The performance of transfer functions for reconstructing past temperatures from chironomid assemblages in lake sediments varies enormously. The root-mean-squared-error of prediction (RMSEP) for transfer functions in a compilation by Eggermont and Heiri (2011), augmented by a few recent studies1, ranges between 0.55 and 2.37 °C. The lowest RMSEP suggests that chironomids give very precise reconstructions; the highest suggests that chironomids have limited utility for anything other than reconstruction glacial-interglacial changes. What causes this 4.3-fold difference in RMSEP? Understanding this might suggest where efforts to improve chironomid-temperature, and other, transfer functions should be focused.

Part of the variance in performance is explained by the choice of air or water temperatures as a calibration target (Eggermont and Heiri 2011, Figure 1). Models calibrated against water temperature have a worse performance even though chironomids spend most of their life in water. This is probably because water temperatures are spot measurements, and thus reflect recent weather, whereas air temperatures are climatological means derived from local weather stations or gridded climatologies (e.g., Hijmans et al. 2005).
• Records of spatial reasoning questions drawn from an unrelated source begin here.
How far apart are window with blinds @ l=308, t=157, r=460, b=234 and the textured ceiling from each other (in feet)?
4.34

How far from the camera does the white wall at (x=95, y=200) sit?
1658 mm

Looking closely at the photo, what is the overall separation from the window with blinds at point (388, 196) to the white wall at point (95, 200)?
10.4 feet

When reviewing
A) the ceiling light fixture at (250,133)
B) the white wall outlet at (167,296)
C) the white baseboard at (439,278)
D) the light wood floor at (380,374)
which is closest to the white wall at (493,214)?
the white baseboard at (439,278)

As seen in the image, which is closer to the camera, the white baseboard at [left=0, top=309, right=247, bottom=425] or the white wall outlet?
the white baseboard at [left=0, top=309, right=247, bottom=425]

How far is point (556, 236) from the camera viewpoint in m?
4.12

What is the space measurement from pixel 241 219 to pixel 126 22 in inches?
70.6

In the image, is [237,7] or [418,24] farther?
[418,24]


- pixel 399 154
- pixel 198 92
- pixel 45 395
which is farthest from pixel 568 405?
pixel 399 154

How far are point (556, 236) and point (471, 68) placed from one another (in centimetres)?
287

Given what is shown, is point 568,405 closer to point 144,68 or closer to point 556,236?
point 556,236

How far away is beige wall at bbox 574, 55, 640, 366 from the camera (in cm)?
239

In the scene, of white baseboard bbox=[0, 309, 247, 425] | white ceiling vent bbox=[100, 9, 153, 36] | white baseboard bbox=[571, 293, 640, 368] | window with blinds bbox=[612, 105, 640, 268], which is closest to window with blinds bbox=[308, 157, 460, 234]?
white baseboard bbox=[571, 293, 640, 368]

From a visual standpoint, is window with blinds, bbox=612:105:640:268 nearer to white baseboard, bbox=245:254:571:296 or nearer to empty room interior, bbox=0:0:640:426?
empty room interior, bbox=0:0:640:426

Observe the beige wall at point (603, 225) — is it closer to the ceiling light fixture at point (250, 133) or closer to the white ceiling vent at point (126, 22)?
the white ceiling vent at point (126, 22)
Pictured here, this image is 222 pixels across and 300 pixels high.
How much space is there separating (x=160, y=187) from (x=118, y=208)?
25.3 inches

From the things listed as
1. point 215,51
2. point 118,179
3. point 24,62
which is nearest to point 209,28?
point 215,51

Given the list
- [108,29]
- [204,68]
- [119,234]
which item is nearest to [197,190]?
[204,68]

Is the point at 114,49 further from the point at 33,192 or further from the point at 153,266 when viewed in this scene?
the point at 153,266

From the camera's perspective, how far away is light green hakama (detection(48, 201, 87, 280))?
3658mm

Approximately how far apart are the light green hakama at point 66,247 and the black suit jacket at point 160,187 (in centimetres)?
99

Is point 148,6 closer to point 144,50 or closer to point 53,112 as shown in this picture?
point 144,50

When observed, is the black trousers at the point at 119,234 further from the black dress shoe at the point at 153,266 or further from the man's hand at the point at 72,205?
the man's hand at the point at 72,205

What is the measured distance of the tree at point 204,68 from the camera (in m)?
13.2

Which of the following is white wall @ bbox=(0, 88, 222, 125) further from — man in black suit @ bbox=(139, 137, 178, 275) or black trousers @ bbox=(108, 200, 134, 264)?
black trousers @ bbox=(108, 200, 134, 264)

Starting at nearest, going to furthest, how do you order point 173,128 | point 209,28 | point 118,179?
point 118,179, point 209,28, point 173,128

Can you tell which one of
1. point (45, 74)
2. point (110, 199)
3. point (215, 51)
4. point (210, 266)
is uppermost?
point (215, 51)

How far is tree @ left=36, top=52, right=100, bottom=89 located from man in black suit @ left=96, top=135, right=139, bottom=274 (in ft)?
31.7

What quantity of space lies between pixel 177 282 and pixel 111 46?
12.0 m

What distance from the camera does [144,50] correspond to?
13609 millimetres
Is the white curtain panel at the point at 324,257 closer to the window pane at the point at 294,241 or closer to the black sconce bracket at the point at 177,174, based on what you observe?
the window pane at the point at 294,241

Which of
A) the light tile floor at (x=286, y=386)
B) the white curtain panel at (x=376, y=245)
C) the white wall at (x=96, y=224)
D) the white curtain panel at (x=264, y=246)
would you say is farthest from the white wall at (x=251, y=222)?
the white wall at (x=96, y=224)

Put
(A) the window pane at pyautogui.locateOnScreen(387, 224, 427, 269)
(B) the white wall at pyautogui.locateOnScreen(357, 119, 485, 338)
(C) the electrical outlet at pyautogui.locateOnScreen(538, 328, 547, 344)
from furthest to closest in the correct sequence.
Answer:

Figure 1. Effect of calibration target on RMSEP

The following analyses concern only the 35 transfer functions calibrated against air temperatures. Most of these transfer functions are trained on calibration sets of many lakes (calibration-in-space). Two tranfer function (Larocque-Tobler et al. 2011; Luoto and Ojala 2016) are trained on fluctuations in chironomid assemblages in one lake over many years (calibration-in-time). Varve chronologies were used to determine the age of each assemblage. Temperature data for each year are available from nearby weather stations. Both calibration-in-time transfer functions have low RMSEPs.

The range of RMSEPs for the air-temperature calibration-in-space models only slightly smaller than for the full set of models. The coefficient of determination (r2) varies between 0.5 and 0.97 and is uncorrelated with RMSEP (Pearson r = 0.15, p = 0.38).

I have several hypotheses that might explain the difference in performance between models:

  • Longer temperature gradients in the calibration set give larger RMSEPs but higher r2.
  • Large calibrations sets give better performance
  • Low-resolution taxonomy is associated with worse performance
  • Chironomid sensitivity to temperature varies with temperature
  • Some authors have followed the (perhaps unwise) advice to maximise the temperature gradient and minimise all other gradients better than others
  • Some authors have been more zealous in removing outliers than others.
  • Some authors count fewer chironomids per assemblage than others.
  • Authors have accidentally mis-reported the performance statistics

Only some of these can be answered with the data currently to hand.

Gradient length

The temperatures in the calibration sets range from 4.3 to 24.5 °C. RMSEP has a strong (R2 = 0.54 ; p < 0.001) positive (slope = 0.061 °C/°C) relationship with temperature range (Figure 2). The relation between temperature range and r2 is weaker (R2 = 0.25; p = 0.003), and also positive (slope = 0.01 °C-1).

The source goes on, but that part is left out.